Dossier revue

Changement climatique et risques

Déceler et mesurer les véritables motivations des consommateurs

Éric Giraud-Héraud, économiste à INRAE (unité Bordeaux sciences économiques), mène des études sur le consentement à payer des consommateurs. Il est porteur de la chaire « Attentes sociétales, vins et vignobles » de l’Institut supérieur de la vigne et du vin (ISVV).

Publié le 21 août 2025

Quels sont les critères qui entrent prioritairement en jeu dans le choix des consommateurs ? 

Éric Giraud-Héraud

Toutes les études montrent que la performance organoleptique (le goût) demeure le critère numéro un dans le consentement à payer des consommateurs. Ce consentement mesure le prix maximum que les consommateurs sont prêts à dépenser pour une bouteille. Dans notre unité, outre des enquêtes déclaratives, nous utilisons différentes procédures incitatives pour révéler ce consentement. On s’assure notamment que les participants sont réellement prêts à payer la valeur qu’ils déclarent en les engageant dans le processus d’achat d’une bouteille qu’ils ont testée. Premier constat, ils savent discriminer les vins selon leur qualité organoleptique et en font un critère important. Mais ce critère est défié par de nouveaux enjeux tels que les modes de production, la « naturalité » et des critères sanitaires (absence de résidus de pesticides et de sulfites). J’en veux pour preuve plusieurs marchés expérimentaux menés depuis 2015 montrant que, pour un vin biologique, l’ensemble des consommateurs serait prêt à payer 10 % de plus. Une partie d’entre eux irait même jusqu’à 50 % de plus.

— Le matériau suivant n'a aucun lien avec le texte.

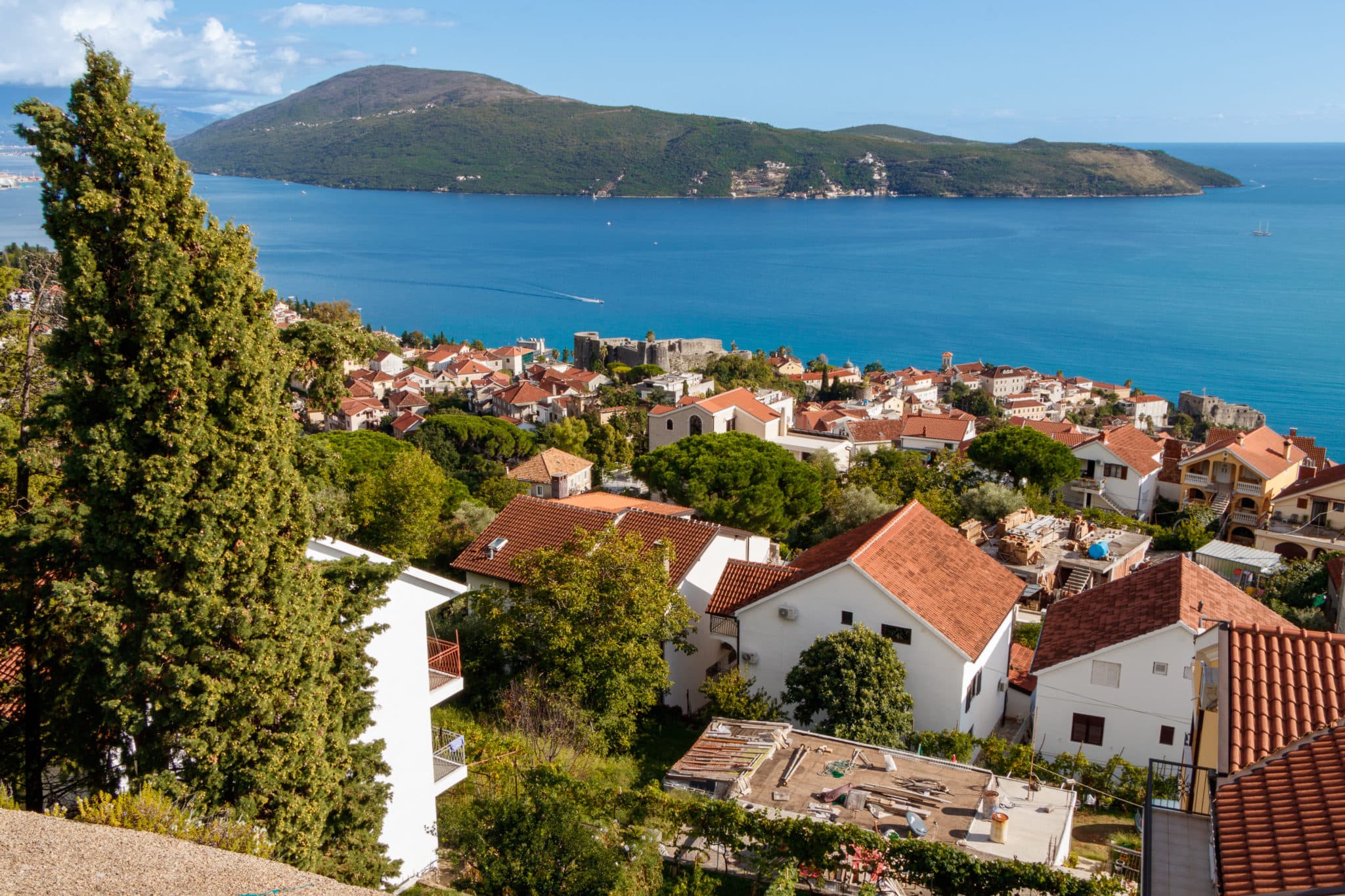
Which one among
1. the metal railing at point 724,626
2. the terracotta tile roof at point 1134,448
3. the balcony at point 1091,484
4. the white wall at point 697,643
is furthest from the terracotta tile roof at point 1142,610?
the terracotta tile roof at point 1134,448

Concernant le vin biologique, vous évoquez un halo de confusion entre performance sanitaire et environnementale. Parvenez-vous les distinguer dans vos études ?

C’est compliqué, mais il est possible d’isoler une performance purement environnementale, comme le respect de la biodiversité dans les exploitations, et d’en étudier les effets sur le consentement à payer. Dans cet bjectif, nous avons proposé à l’équipe d’Adrien Rusch, écologue INRAE dans l’unité SAVE, la création d’un indicateur Biodiv-Score, à l’image du Nutri-Score. L’effet de cet indicateur sur les consommateurs est remarquable puisque le supplément de consentement à payer pour des vins Biodiv-Score de classe A est comparable à celui de vins biologiques. Concernant l’aspect sanitaire, nous avons confectionné, avec l’unité Œnologie, des grands crus de Bordeaux sans sulfite. Réalisé dans les conditions strictes avec un matériel performant, le vin a obtenu l’approbation des œnologues consultés. Cinq ans plus tard, en 2025, ce même vin présente de nouvelles notes fruitées et davantage d’intérêts organoleptiques, un constat à l’encontre des idées reçues qui voudraient qu’un vin sans sulfite s’altère avec le temps. Notre constat est que les motivations des consommateurs sont moins bien connues qu’on ne le pense.

Vous constatez une inadéquation entre l’offre et la demande au niveau organoleptique. Est-ce la raison d’une forme de désamour pour le vin ? 

Pas uniquement, mais en partie certainement. La demande tend vers des vins fruités, légers et moins alcoolisés tandis qu’une grande partie de l’offre se situe à l’opposé. Les professionnels en ont plus conscience aujourd’hui, mais nos recherches le montraient déjà il y a une dizaine d’années. Plusieurs raisons expliquent cette situation. Primo, le changement climatique tire les vins vers plus d’alcool, moins d’acidité et de complexité. Ces vins sont flatteurs lors d’une dégustation, mais avec le temps ils engendrent une lassitude que nous avons pu mesurer dans le projet Laccave. Secundo, cette situation résulte aussi d’un héritage historique, l’uniformisation du vin pour coller aux modes suscitées par certains critiques. Aujourd’hui, on rétropédale. Une nouvelle page s’ouvre pour le vin où naturalité et biodiversité auront toute leur place.